Copy the lines from the line with "this 1367×896 image." to the line with "peeling painted wall [417, 237, 1210, 448]", swapping "detector" for "inspector" and leaving all other text in those lines unchanged.

***** Material supplied

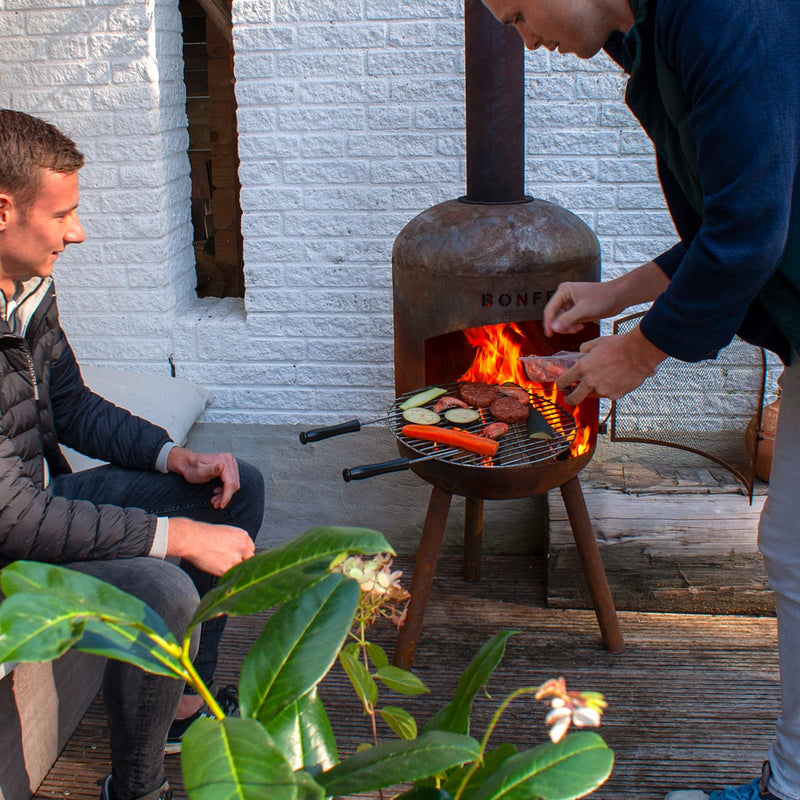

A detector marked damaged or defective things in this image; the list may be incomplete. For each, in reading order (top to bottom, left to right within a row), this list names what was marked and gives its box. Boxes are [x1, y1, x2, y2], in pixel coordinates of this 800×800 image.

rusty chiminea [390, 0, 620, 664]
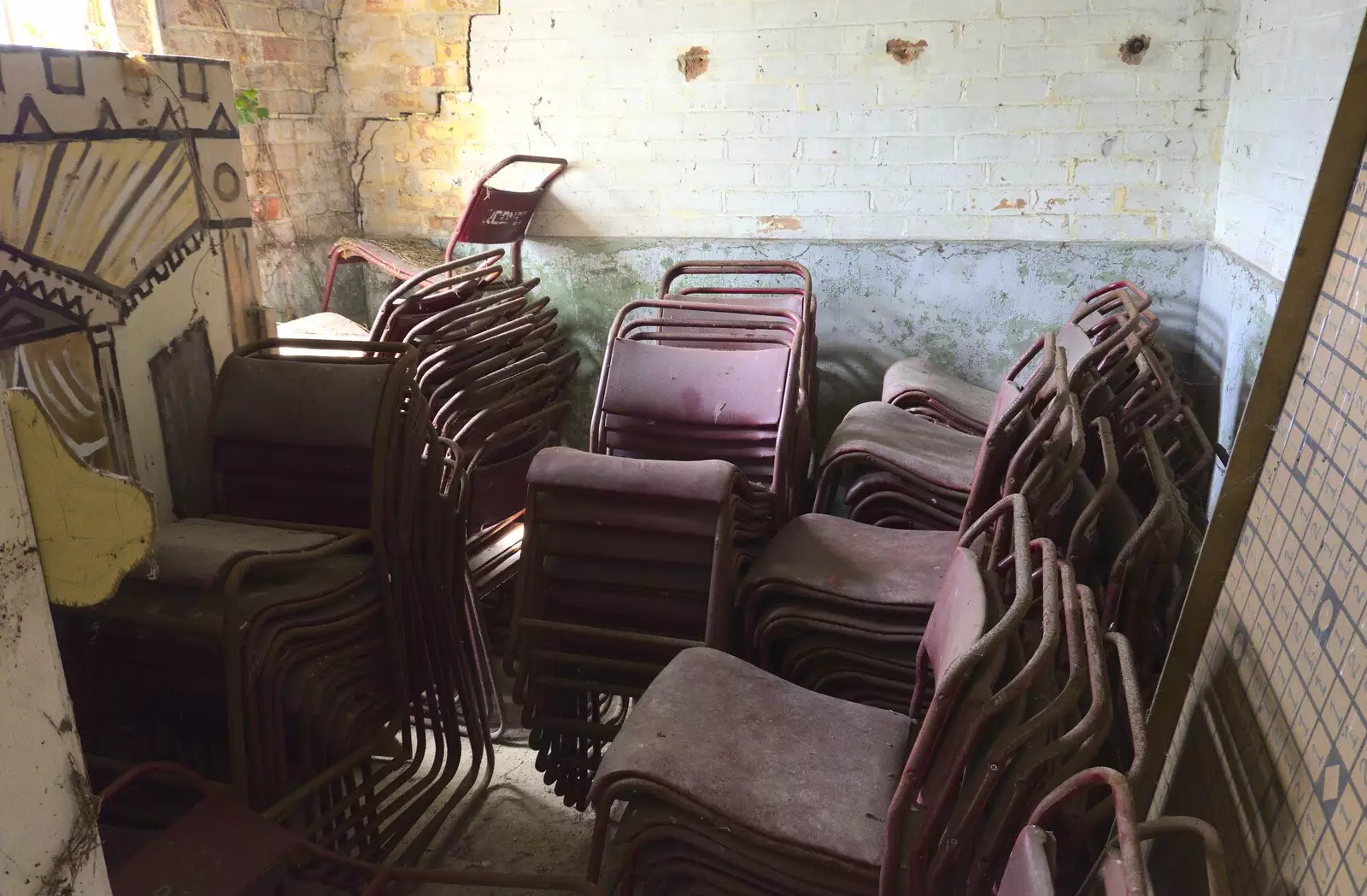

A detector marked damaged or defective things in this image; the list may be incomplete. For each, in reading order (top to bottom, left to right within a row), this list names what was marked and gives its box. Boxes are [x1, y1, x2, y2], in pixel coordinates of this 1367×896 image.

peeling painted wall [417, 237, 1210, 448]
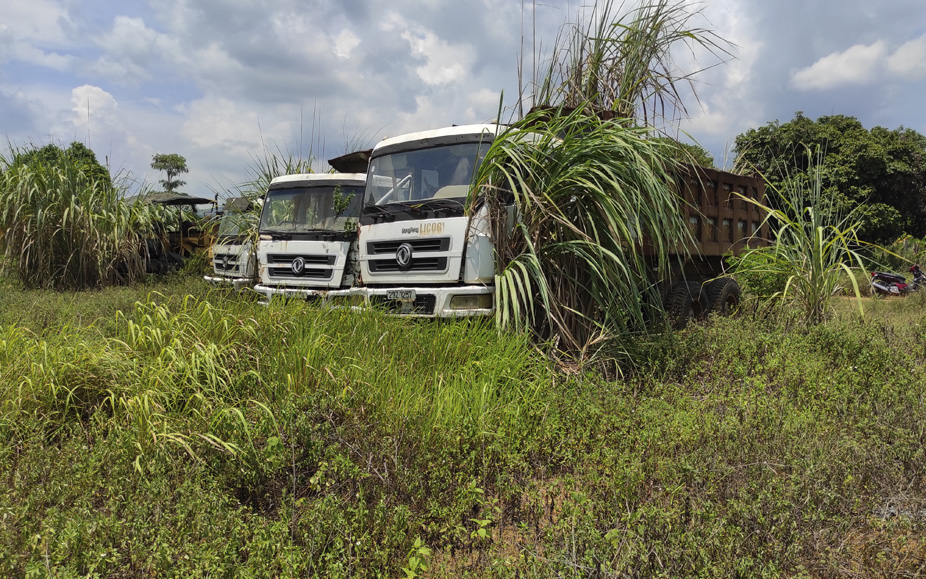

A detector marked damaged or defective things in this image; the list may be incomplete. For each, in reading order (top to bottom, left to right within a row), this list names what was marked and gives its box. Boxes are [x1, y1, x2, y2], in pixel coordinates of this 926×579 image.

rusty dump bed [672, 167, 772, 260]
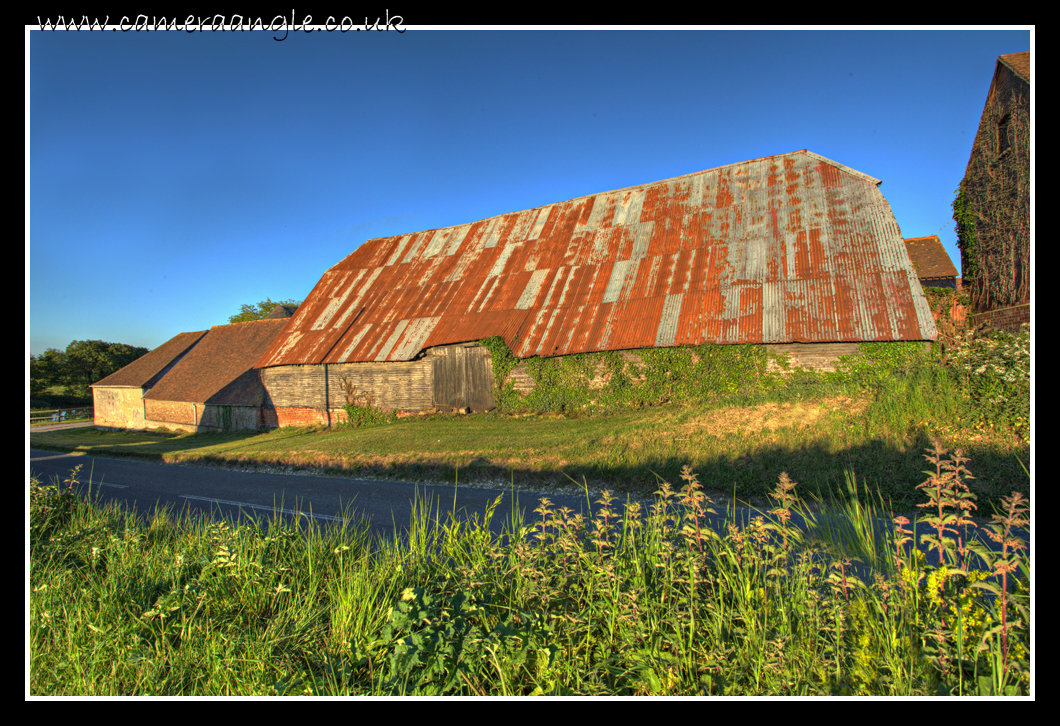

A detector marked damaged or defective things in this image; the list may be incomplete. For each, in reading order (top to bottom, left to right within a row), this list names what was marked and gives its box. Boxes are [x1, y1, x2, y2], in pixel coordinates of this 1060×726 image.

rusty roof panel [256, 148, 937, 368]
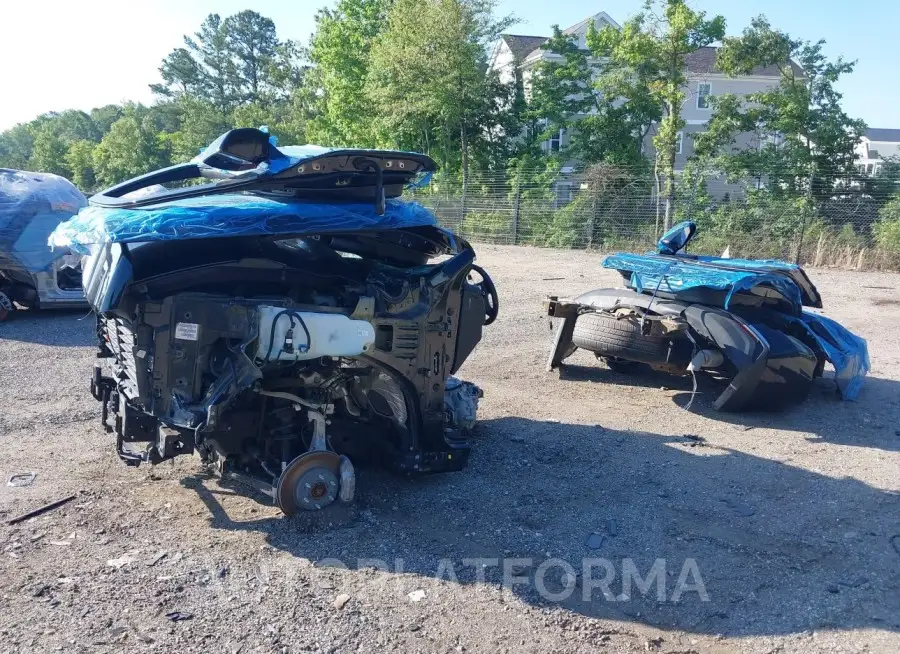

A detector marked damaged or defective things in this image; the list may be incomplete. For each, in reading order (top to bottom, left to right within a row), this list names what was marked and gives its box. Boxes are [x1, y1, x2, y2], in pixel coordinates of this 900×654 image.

**********

▶ [Answer to this task]
A inspector marked damaged or defective things in this image; the list may be incomplete. For each, in reading order (top to bottom, left to right within a row), this list names what was marked and gives its box. Boxes are [x1, y1, x2, y2], in pixel coordinates of this 1367×896 image.

peeling painted wall [417, 237, 1210, 448]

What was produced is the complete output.